Reading text: Begin

Structuring the Data to Measure Drift

To measure the drift present in the data we first need to structure the data appropriately. The goal here is to obtain two sets of data to be measured. The first set is the “Observed” population, this is the data we are looking for the change in. In our case this is the last full complete month. The second set is the “Expected” population. Here we use the last 6 full months prior to the observed items. With our two populations set, we can then calculate the drift between the two.

A screenshot of a computer

Description automatically generated

Figure 2: An early mockup of how the data could be structured in Sigma

Calculating the Population Stability Index

By calculating the Population Stability Index (PSI), we’re able to measure how much change we have seen in a variable’s distribution across our ‘Observed’ and ‘Expected’ groups. Observed, referencing the percent of total eligible items seen in the most recent complete month; and Expected, which is an average of the remaining 6 months’ eligible items, then turned into a percent of total. PSI is then calculated using the following formula in Sigma:

Figure 3: The PSI calculation in Sigma

Overcoming Challenges Faced Along the Way

Achieving this within our reporting took some ingenuity. After limiting our data to the 7 most recently completed months we needed a way to dynamically determine what data applied to our Expected group and which would fall into the Observed. In order to accomplish this, we created a pivot table that included our desired variable(s) on the Y-Axis, a distinct Month of Reporting Date column on the X-Axis and populated it with the sum of Items Eligible. Then we leveraged a Cumulative Count function on our distinct months to get a clean 1-7 designation we could use in the next step.

Figure 4: Early data prep

Next, we created a secondary pivot table off the one we had just built. However, instead of having the distinct months as columns, we created a field that would designate everything with a Cumulative Count value of 7 as ‘Observed’ and all others as ‘Expected’. With our groups now set we could transform our Items Eligible counts into a % of total, (remembering to first average the Items Eligible for the Expected group), the next step was calculating PSI. Due to the nature of our data, it was not as simple as plugging fields into the logic shared above. However, since we had our data nicely structured into two separate columns, we were able to rely on the Lag function to determine PSI. The logic was now: ([% of Eligible Items] - Lag([% of Eligible Items])) * Ln([% of Eligible Items] / Lag([% of Eligible Items])). This left us with a pivot table displaying % of Total Eligible Items, by our variable, across the Expected and Observed timeframes. The last issue was cleaning up the view for reporting.

Reading text: End
Material shown: Begin

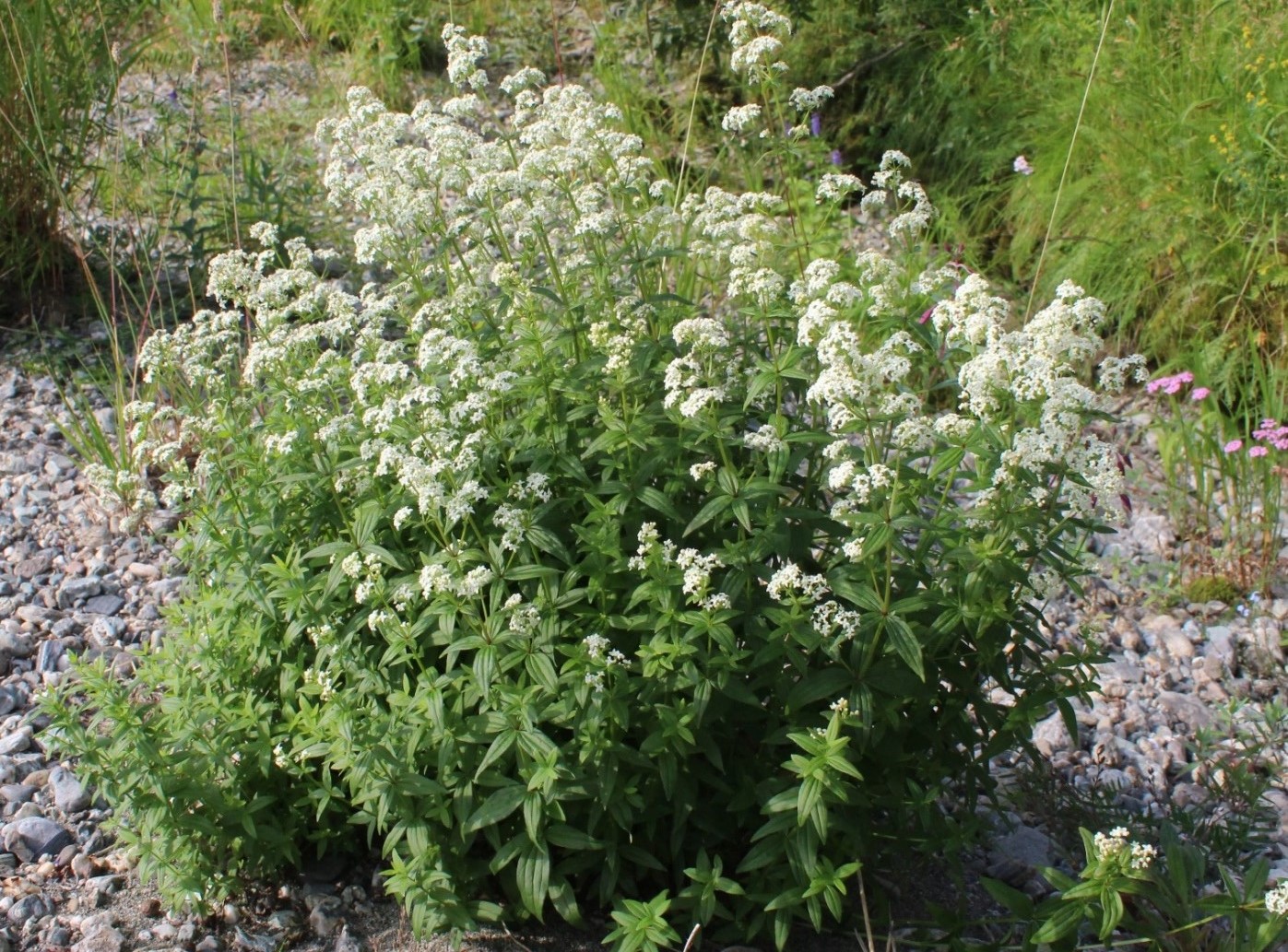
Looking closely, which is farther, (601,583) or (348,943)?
→ (348,943)

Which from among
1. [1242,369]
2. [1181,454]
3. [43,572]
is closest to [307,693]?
[43,572]

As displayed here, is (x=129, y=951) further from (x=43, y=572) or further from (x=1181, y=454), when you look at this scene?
(x=1181, y=454)

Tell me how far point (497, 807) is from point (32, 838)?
4.81 feet

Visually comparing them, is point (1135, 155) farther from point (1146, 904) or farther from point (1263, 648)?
point (1146, 904)

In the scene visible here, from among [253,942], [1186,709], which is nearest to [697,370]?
[253,942]

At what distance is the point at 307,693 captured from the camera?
284cm

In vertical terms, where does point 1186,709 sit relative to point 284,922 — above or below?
below

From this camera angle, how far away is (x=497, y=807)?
2.57 meters

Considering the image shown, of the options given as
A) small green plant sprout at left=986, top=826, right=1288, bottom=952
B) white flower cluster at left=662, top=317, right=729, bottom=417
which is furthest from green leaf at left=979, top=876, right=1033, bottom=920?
white flower cluster at left=662, top=317, right=729, bottom=417

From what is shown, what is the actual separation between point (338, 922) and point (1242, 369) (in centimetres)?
408

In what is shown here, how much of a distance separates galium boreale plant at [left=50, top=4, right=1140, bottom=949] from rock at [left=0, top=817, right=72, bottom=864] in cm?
50

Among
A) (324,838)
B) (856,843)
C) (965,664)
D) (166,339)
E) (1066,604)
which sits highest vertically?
(166,339)

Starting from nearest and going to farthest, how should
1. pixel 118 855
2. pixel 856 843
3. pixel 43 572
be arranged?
1. pixel 856 843
2. pixel 118 855
3. pixel 43 572

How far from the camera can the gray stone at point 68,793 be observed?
3371 millimetres
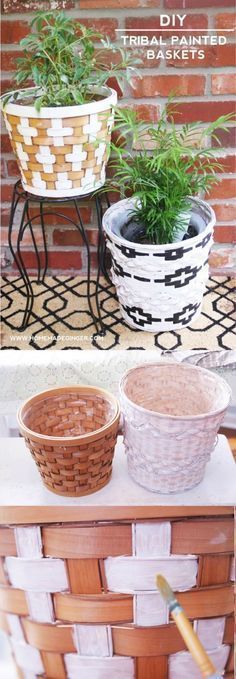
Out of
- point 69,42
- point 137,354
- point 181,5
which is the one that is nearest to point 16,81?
point 69,42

Material shown: End

▶ **Tasks to perform**
#1 Answer these questions about the text on measuring data drift, one line each:
(a) How many months of data make up the "Expected" population?
(b) Which function was applied to the distinct months to get a 1-7 designation?
(c) Which function did the team rely on to determine PSI once the data sat in two separate columns?
#2 Reproduce the stretch of the text on measuring data drift from "Structuring the Data" through "between the two.".

▶ **Solved tasks**
#1
(a) Six: the last 6 full months before the observed month.
(b) A Cumulative Count function.
(c) The Lag function.

#2
Structuring the Data to Measure Drift

To measure the drift present in the data we first need to structure the data appropriately. The goal here is to obtain two sets of data to be measured. The first set is the “Observed” population, this is the data we are looking for the change in. In our case this is the last full complete month. The second set is the “Expected” population. Here we use the last 6 full months prior to the observed items. With our two populations set, we can then calculate the drift between the two.